Two major Sacramento streets are about to go on what city officials famously call road diets.
Sometime this summer, the city will change a chunk of J Street and part of Folsom Boulevard in east Sacramento from two lanes in each direction to one lane in each direction. Each will get a third, center-turn lane.
The changes do not affect J Street in midtown, which is still a scary-fast, one-way, three-lane conduit for commuters.
The lane reductions in east Sacramento may annoy some commuters who use those streets to get to and from jobs downtown, as well as some neighborhood residents who may find the drive to the local market a little slower.

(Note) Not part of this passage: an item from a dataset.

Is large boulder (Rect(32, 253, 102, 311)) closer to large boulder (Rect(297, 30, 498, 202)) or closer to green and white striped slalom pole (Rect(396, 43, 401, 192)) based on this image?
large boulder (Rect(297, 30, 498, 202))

But officials say the road diets should make those streets safer in general for drivers, pedestrians and bicyclists, and will help the city achieve its goal of reducing fast driving in residential areas.

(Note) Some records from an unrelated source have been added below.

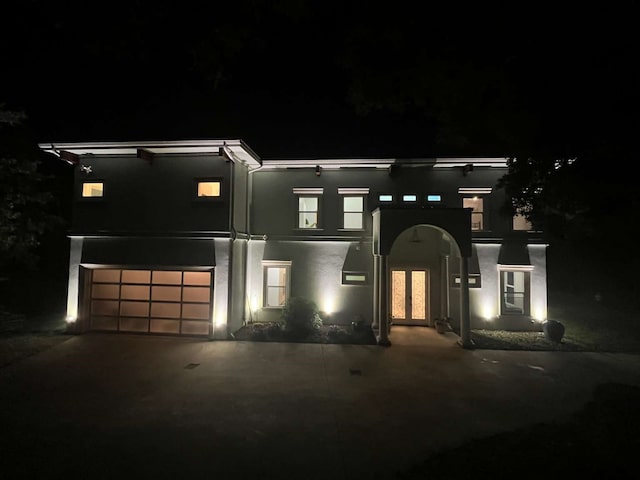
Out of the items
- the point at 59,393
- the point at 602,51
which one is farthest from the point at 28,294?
the point at 602,51

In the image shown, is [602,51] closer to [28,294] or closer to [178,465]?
[178,465]

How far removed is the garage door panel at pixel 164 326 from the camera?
11.9 meters

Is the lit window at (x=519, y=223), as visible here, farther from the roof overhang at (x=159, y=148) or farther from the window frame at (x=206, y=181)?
the window frame at (x=206, y=181)

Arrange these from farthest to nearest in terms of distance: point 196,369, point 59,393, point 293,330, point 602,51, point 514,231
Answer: point 514,231 < point 293,330 < point 196,369 < point 59,393 < point 602,51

On Folsom Boulevard, the changes will extend through the residential area from 34th Street to 47th Street, stopping just short of One Speed pizza restaurant, where the street is already on a diet.

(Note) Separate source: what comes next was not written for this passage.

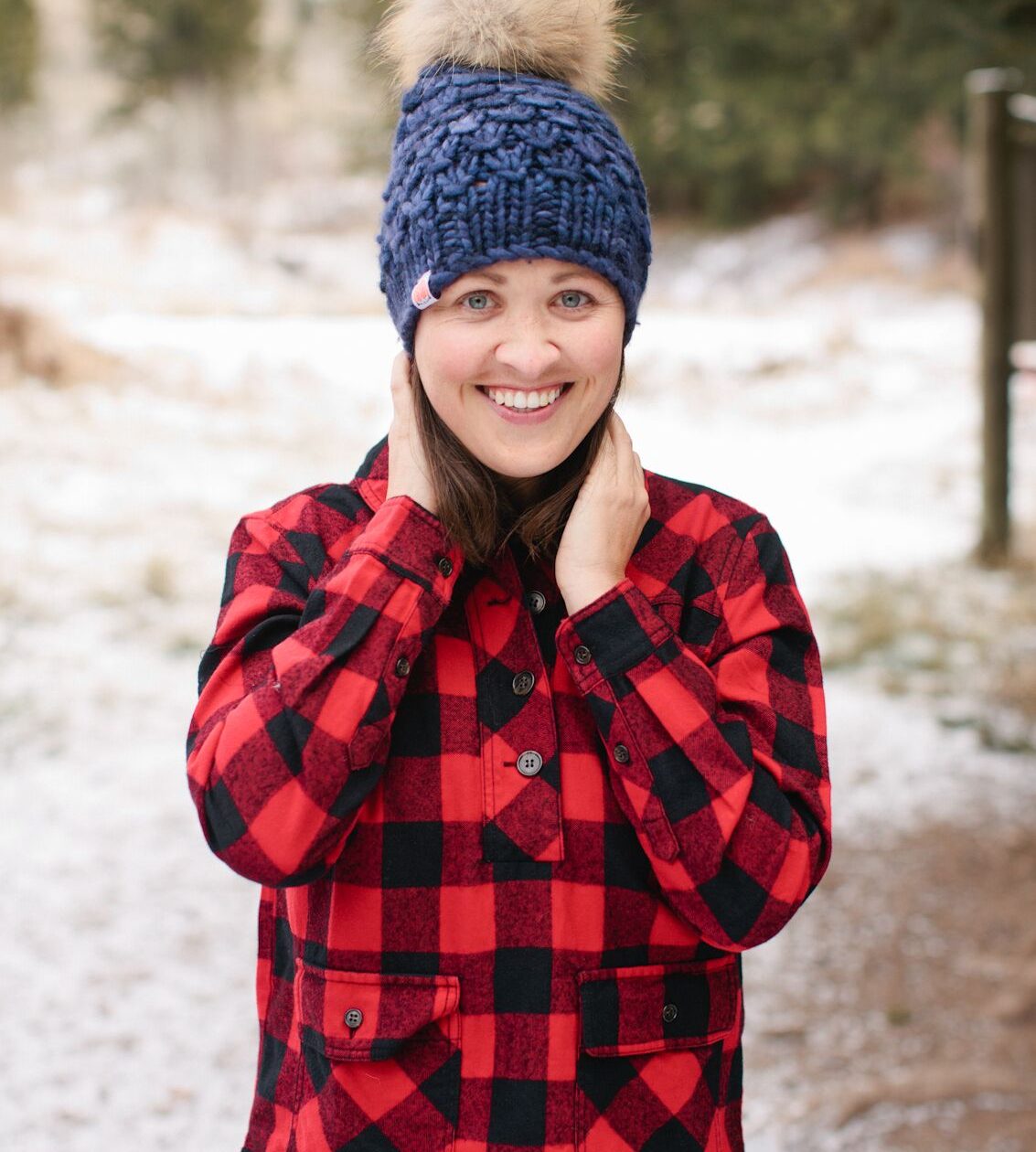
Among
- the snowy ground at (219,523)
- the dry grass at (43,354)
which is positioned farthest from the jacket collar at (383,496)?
the dry grass at (43,354)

By the way, that means the city can widen Folsom's notoriously thin lanes from 9 to a modern 11 feet, so wide trucks no longer take up part of the next lane.
The commercial part of Folsom Boulevard east of 59th Street will stay four lanes.
City Councilman Steve Cohn said the changes should stop cars from going 50 mph, allowing residents on foot or in cars to cross Folsom more safely.
Part of J Street in east Sacramento already is three lanes. The section from 42nd to 56th streets will now get the squeeze.
Road diets aren't new in Sacramento. City officials started experimenting 15 years ago with ways of slowing traffic in residential areas. Initially, they turned some one-way thoroughfares in midtown like G and H streets back into two-way streets.
Some traffic controls, such as the notorious half-street closures on some midtown streets, still cause ire. But the winnowing of 19th and 21st streets from three to two lanes has turned out well, officials say, even with some commute-hour slowing.
The city is not done with traffic calming. The city's general plan calls for more road diets, pedestrian improvements and bike lanes, as money allows.
It's not just in residential areas either. Freeport Boulevard in Land Park a bizarre combo of local street, commute route and train corridor is headed for a diet, either next year or in 2015, when funding arrives.
And just this week, planners with the Urban Land Institute told the Greater Broadway Partnership a group of businesses and residents they might want to consider a road diet for Broadway too, as a way to make the street more hospitable for businesses and local residents.
Editor's note: This column was changed Feb. 15 to correct the description of lane configurations on Folsom Boulevard.